最近看了CGAN的論文,2014年的論文,短小精悍,CGAN可以用於圖像修補,多模態識別,感覺很有意思。抽空會把CGAN的論文理解也放上來。
論文下載地址:Conditional Generative Adversarial Nets
先放入全部代碼。來源:【Keras-CGAN】MNIST / CIFAR-10
代碼中噪聲Z和label、輸入圖片和label的combine機制和論文中不同,感覺沒有達到論文中的效果,不過也很好。但是論文中的機制很複雜,入門用這個就能跑出較好的效果。

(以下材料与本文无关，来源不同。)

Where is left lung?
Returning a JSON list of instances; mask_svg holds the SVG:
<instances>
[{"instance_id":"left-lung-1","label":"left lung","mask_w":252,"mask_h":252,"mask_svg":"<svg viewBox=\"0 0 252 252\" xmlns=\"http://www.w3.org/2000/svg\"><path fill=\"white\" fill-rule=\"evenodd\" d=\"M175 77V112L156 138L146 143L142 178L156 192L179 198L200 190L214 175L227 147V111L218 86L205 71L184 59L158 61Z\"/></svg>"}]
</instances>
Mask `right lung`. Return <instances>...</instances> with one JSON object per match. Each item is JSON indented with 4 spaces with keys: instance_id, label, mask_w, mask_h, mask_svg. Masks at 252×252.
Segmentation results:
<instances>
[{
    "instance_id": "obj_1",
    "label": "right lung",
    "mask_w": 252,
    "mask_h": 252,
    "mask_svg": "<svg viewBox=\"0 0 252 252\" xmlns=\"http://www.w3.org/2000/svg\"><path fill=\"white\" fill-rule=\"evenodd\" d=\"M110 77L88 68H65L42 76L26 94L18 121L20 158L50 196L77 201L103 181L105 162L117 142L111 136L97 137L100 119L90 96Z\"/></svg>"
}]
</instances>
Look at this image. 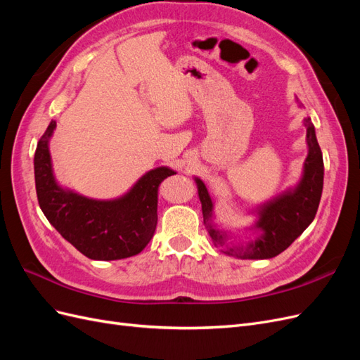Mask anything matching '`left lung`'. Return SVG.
I'll use <instances>...</instances> for the list:
<instances>
[{"mask_svg":"<svg viewBox=\"0 0 360 360\" xmlns=\"http://www.w3.org/2000/svg\"><path fill=\"white\" fill-rule=\"evenodd\" d=\"M303 124L307 127L308 156L303 163L302 179L294 188L279 193L278 197L258 205L252 212L257 214V221L249 231H255L258 236L255 240L248 242L245 246L231 243L230 233L217 228L213 222L214 202L207 191L205 184L198 177L195 183L198 188V197L204 216V224L216 246H221L222 252L242 259H267L279 255L307 230L317 213L321 192L324 165L323 155L315 136V127L311 118H304Z\"/></svg>","mask_w":360,"mask_h":360,"instance_id":"left-lung-1","label":"left lung"}]
</instances>
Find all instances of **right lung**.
I'll list each match as a JSON object with an SVG mask.
<instances>
[{
  "label": "right lung",
  "instance_id": "right-lung-1",
  "mask_svg": "<svg viewBox=\"0 0 360 360\" xmlns=\"http://www.w3.org/2000/svg\"><path fill=\"white\" fill-rule=\"evenodd\" d=\"M57 123H49L34 155L39 205L51 225L81 254L111 261L134 257L143 250L158 225V188L176 171L150 169L124 195L114 200H93L63 188L56 180L49 139Z\"/></svg>",
  "mask_w": 360,
  "mask_h": 360
}]
</instances>
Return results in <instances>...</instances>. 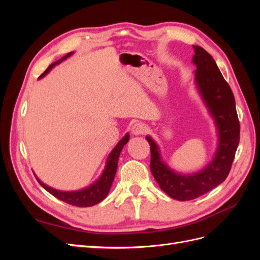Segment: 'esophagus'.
Listing matches in <instances>:
<instances>
[{"label": "esophagus", "mask_w": 260, "mask_h": 260, "mask_svg": "<svg viewBox=\"0 0 260 260\" xmlns=\"http://www.w3.org/2000/svg\"><path fill=\"white\" fill-rule=\"evenodd\" d=\"M131 131L135 136H141V135H144L146 132V125L142 122H137L132 125Z\"/></svg>", "instance_id": "esophagus-1"}]
</instances>
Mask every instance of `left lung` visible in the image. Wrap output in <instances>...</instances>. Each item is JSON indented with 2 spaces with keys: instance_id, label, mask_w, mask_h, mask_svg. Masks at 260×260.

這份代碼的網絡結構是多層感知器比較簡單,沒有用上卷積層,如果採用DCGAN 的結構可能效果會更好。
from keras.datasets import mnist
from keras.layers import Input, Dense, Reshape, Flatten, Dropout, multiply
from keras.layers import BatchNormalization, Activation, Embedding, ZeroPadding2D
from keras.layers.advanced_activations import LeakyReLU
from keras.layers.convolutional import UpSampling2D, Conv2D
from keras.models import Sequential, Model
from keras.optimizers import Adam
import matplotlib.pyplot as plt
import numpy as np
# build_generator
model = Sequential()
model.add(Dense(256, input_dim=100))
model.add(LeakyReLU(alpha=0.2))
model.add(BatchNormalization(momentum=0.8))
model.add(Dense(512))
model.add(LeakyReLU(alpha=0.2))
model.add(BatchNormalization(momentum=0.8))
model.add(Dense(1024))
model.add(LeakyReLU(alpha=0.2))
model.add(BatchNormalization(momentum=0.8))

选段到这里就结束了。